In the context, Paul is writing in regard to suffering being experienced by Christians in Rome. Romans 8:31 asks, “What shall we then say to these things? (the suffering, mg) If God be for us, who can be against us?” Immediately we see the power of God in these two simple questions. No matter how great the challenges of life may become, nothing can capture and enslave us if we are walking with God. None of life’s tribulations can rule our hearts when our hearts are shielded by the Lord.

Reading on, we find Paul reminding Christians of the extent to which God had gone to show his loving care. He had given His only begotten Son. This is called an argument from the greater to the lesser. Since God was willing to send Jesus to die for the sins of mankind, why should we think that He would not take care of and protect us on a daily basis?

Then Paul comes to his magnificent conclusion.
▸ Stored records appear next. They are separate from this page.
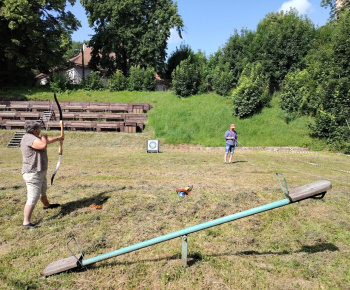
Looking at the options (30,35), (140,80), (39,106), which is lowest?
(39,106)

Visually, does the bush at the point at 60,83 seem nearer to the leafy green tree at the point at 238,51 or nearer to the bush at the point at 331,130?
the leafy green tree at the point at 238,51

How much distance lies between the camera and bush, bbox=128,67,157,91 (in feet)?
96.8

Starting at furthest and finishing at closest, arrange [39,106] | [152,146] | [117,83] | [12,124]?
[117,83] → [39,106] → [12,124] → [152,146]

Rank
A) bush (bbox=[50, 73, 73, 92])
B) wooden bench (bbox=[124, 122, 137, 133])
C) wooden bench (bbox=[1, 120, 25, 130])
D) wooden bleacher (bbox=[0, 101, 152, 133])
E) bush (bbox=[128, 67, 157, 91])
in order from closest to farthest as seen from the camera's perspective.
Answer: wooden bench (bbox=[1, 120, 25, 130]), wooden bleacher (bbox=[0, 101, 152, 133]), wooden bench (bbox=[124, 122, 137, 133]), bush (bbox=[50, 73, 73, 92]), bush (bbox=[128, 67, 157, 91])

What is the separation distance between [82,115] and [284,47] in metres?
20.6

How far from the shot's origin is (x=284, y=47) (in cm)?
2653

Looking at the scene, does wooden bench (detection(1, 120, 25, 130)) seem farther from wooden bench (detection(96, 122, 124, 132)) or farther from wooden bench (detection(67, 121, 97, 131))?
wooden bench (detection(96, 122, 124, 132))

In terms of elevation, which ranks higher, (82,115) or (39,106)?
(39,106)

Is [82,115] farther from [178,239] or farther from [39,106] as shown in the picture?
[178,239]

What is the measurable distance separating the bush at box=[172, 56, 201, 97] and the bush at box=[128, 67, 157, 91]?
403 centimetres

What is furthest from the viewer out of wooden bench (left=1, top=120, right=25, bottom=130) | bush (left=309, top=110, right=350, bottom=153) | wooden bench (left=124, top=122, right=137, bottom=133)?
wooden bench (left=124, top=122, right=137, bottom=133)

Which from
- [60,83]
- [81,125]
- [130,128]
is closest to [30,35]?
[60,83]

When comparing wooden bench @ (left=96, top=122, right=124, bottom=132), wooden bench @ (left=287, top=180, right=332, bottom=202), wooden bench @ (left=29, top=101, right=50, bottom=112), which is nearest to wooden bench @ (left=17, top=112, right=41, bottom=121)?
wooden bench @ (left=29, top=101, right=50, bottom=112)

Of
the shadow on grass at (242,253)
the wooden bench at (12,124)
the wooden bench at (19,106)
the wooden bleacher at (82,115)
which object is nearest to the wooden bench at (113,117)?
the wooden bleacher at (82,115)
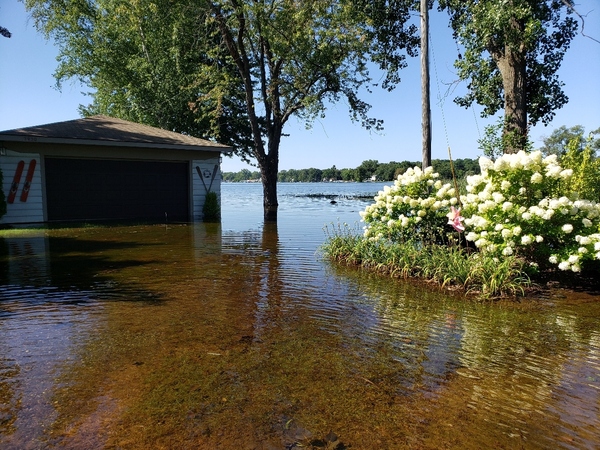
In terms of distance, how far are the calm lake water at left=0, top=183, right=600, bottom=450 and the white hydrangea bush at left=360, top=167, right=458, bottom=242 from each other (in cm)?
140

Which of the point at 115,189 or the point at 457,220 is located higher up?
the point at 115,189

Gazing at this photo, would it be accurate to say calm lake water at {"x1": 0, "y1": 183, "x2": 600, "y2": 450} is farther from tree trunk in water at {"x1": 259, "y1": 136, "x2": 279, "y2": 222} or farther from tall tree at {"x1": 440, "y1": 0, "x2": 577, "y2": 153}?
tree trunk in water at {"x1": 259, "y1": 136, "x2": 279, "y2": 222}

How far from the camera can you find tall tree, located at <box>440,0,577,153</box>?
959 cm

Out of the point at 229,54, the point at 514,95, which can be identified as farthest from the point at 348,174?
the point at 514,95

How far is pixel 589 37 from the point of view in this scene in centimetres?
995

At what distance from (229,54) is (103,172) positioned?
9.76 m

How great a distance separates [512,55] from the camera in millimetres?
10594

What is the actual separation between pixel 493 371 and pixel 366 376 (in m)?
1.10

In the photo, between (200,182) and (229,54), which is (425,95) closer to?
(200,182)

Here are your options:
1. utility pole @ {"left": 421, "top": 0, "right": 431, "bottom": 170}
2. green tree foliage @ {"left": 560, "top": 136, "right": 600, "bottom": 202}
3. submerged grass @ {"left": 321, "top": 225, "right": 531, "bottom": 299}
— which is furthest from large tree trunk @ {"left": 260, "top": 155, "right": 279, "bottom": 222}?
green tree foliage @ {"left": 560, "top": 136, "right": 600, "bottom": 202}

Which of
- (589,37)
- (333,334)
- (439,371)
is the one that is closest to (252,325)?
(333,334)

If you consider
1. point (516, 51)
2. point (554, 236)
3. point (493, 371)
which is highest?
point (516, 51)

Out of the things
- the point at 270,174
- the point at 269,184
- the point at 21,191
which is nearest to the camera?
the point at 21,191

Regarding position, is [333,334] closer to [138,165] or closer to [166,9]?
[138,165]
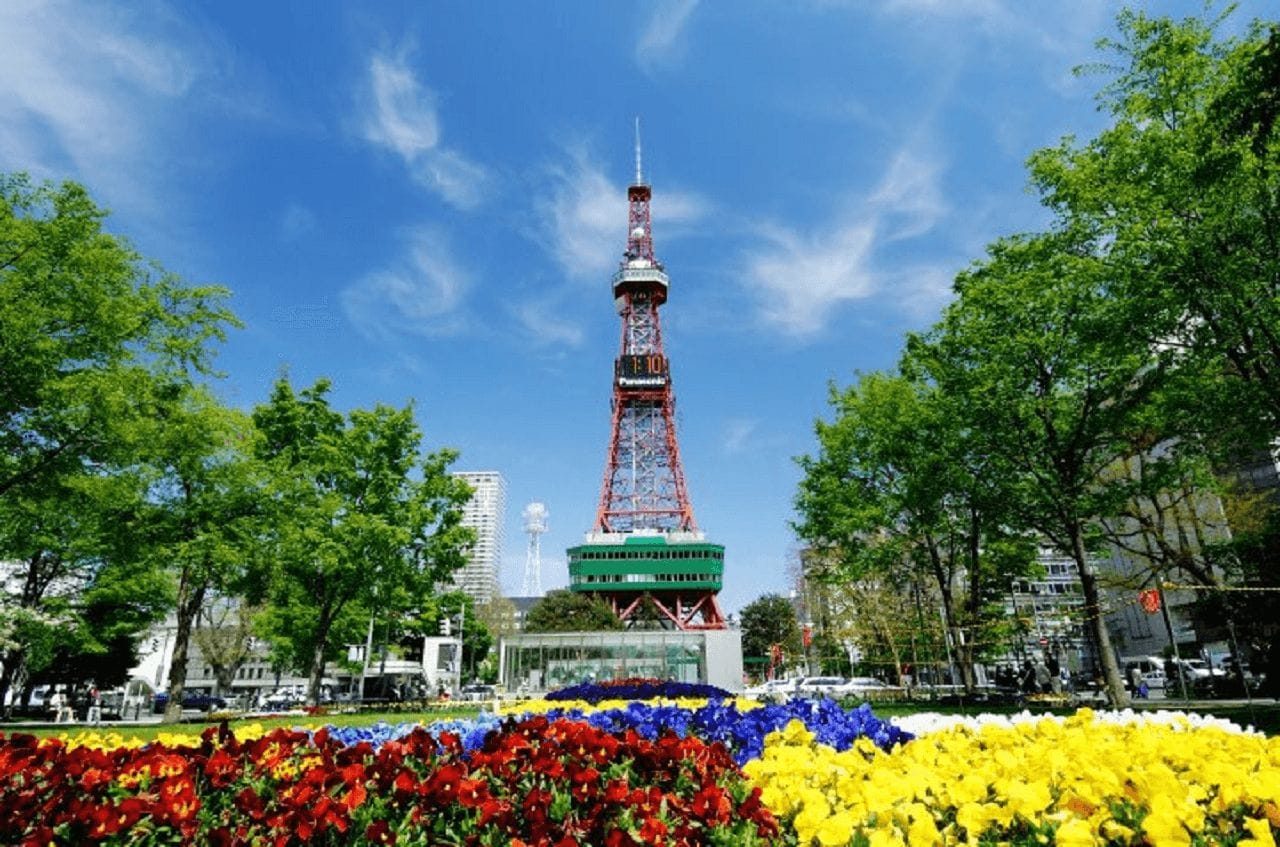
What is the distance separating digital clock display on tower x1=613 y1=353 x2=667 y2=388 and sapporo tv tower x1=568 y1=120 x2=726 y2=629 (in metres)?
0.12

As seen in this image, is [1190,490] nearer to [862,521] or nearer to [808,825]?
[862,521]

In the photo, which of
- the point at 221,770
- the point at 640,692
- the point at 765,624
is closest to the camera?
the point at 221,770

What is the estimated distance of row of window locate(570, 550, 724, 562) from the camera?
249 ft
Read it, memorize it, internalize it and let these Divinely inspired words lead you through the dark valley of life’s challenges.

Who shall separate us from the love of Christ? shall tribulation, or distress, or persecution, or famine, or nakedness, or peril, or sword? As it is written, For thy sake we are killed all the day long; we are accounted as sheep for the slaughter. Nay, in all these things we are more than conquerors through him that loved us. For I am persuaded, that neither death, nor life, nor angels, nor principalities, nor powers, nor things present, nor things to come, Nor height, nor depth, nor any other creature, shall be able to separate us from the love of God, which is in Christ Jesus our Lord. (Romans 8:35-39).

Satan would have us believe that there is no help in God. He would raise tens of thousands of doubts and distresses in our minds. God is our strength and protection against the fiery darts of the devil (Ephesians 6:16). Like David, we too can say in our trials, “the Lord sustained (supported, mg) me.”